Published in the September 24, 2020 edition.

By MARK SARDELLA

It’s adorable how people still refer to Nov. 3 as “Election Day.”

We’ve had “early voting” for a couple of years, which began the process of diluting the meaning of Election Day. Now, with the totally unnecessary concept of “mail-in voting,” we’re told that we may not even know the result of the presidential election for days or even weeks after “Election Day.”

The excuse for mail-in voting is COVID-19. We have to let people vote by mail because it’s much too dangerous to stop at the polls on our way home from the liquor store on Nov. 3. We can go to Market Basket two or three times a week, but going to the Galvin Middle School gym once this fall? Fraught with peril.

I must be quite the risk-taker, because I plan on voting in person. I did it for the Sept. 1 Primary and somehow lived to tell the tale.

But don’t take my word for it. No less a figure than the infallible Dr. Fauci says voting in person is fine.

“There’s no reason why we shouldn’t be able to vote in person,” St. Anthony said, much to the horror of those who in the last few weeks have discovered a strange new fondness for the United States Postal Service.

After being the butt of decades worth of jokes, the Post Office overnight has become the most sacrosanct of institutions, about which a discouraging word must never be heard.

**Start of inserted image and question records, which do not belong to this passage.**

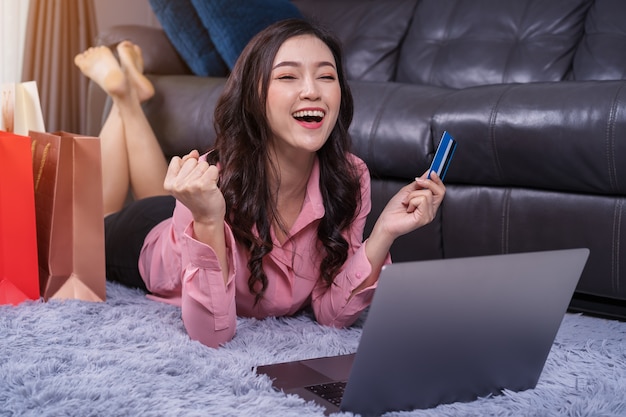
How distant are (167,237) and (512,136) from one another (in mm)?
759

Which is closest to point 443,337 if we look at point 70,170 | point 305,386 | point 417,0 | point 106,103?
point 305,386

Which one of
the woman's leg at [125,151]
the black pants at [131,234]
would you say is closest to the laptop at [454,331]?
the black pants at [131,234]

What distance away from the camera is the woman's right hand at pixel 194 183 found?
1.14 metres

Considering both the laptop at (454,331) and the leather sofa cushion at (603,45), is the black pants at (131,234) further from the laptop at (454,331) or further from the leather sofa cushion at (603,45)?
the leather sofa cushion at (603,45)

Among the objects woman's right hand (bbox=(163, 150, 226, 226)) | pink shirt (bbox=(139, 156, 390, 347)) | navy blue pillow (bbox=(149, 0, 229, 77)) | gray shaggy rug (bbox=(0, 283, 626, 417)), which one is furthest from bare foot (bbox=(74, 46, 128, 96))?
woman's right hand (bbox=(163, 150, 226, 226))

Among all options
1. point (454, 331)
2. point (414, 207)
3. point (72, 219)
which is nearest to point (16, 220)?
point (72, 219)

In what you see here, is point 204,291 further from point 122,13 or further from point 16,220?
point 122,13

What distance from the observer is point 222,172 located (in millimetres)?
1431

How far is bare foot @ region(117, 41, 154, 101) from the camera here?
230cm

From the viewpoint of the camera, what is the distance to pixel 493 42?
2.46m

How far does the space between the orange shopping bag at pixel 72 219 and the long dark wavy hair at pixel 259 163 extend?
282mm

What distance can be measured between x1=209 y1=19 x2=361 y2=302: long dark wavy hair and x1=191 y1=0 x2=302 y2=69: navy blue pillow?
1.04 meters

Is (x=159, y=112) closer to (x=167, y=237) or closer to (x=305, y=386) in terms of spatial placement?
(x=167, y=237)

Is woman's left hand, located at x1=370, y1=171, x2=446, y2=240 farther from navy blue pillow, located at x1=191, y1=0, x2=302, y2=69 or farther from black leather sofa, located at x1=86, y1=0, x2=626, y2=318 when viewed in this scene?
navy blue pillow, located at x1=191, y1=0, x2=302, y2=69
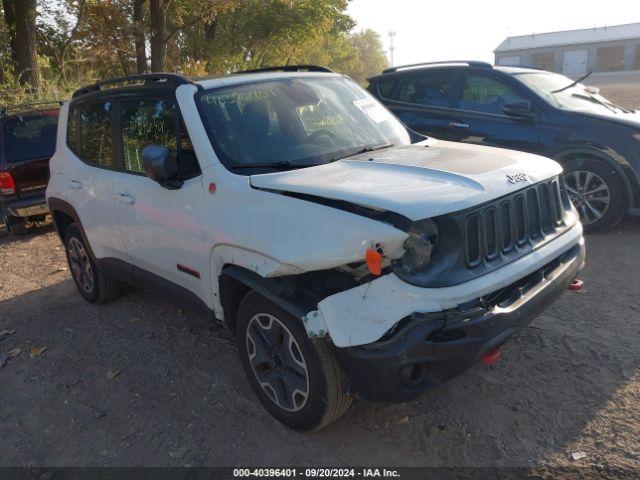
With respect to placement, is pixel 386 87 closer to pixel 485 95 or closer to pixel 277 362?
pixel 485 95

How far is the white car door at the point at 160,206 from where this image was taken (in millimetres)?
3412

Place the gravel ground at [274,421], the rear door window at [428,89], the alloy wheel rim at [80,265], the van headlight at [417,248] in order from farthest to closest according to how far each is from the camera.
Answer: the rear door window at [428,89] < the alloy wheel rim at [80,265] < the gravel ground at [274,421] < the van headlight at [417,248]

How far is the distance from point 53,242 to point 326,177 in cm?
594

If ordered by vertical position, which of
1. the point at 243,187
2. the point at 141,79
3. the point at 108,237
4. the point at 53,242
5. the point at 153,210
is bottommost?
the point at 53,242

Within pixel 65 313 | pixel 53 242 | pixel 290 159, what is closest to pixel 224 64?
pixel 53 242

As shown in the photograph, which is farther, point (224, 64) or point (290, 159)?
point (224, 64)

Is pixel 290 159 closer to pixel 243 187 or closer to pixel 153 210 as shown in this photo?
pixel 243 187

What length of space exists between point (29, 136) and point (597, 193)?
7483 millimetres

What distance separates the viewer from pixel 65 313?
508 cm

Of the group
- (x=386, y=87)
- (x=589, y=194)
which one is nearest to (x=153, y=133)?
(x=386, y=87)

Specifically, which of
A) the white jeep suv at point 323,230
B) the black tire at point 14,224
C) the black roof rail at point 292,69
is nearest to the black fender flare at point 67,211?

There are a couple of hypothetical questions making the rounds to help you decide whether you should trust the mail to deliver your vote.

1. Would you take five crisp $100 bills, put them in a stamped, self-addressed envelope and drop it in a mail box?

I didn’t think so.

2. The Massachusetts Lottery allows prizes up to $50,000 to be claimed by mail. Would you mail in your winning $50,000 scratch ticket to collect your winnings? Or would you hop in the car and drive over to the Lottery’s Woburn Regional Office to claim your prize?

You know the answer and so do I.

Call me a sentimental old civics geek, but my vote is worth more than $500 or even $50,000.

If you’d be a nervous wreck about sending cash or a lottery ticket through the mail, why would you be comfortable voting that way?

It’s not just a lack of faith in the Post Office. Mail-in voting opens the door to all kinds of hanky-panky.

We’ve all heard the claim that there’s never been evidence of widespread voter fraud in the United States. That’s debatable. What’s not debatable is that we’ve never had mail-in voting on a scale like we are seeing now.

Just ask Teresa Burr, the former Town Clerk in Franklin, Mass. She had to resign after 3,000 uncounted mail-in ballots suddenly surfaced two days after the polls closed for the Sept. 1 Primary Election.

Burr blamed the oversight on “the many challenges this election has brought upon myself.”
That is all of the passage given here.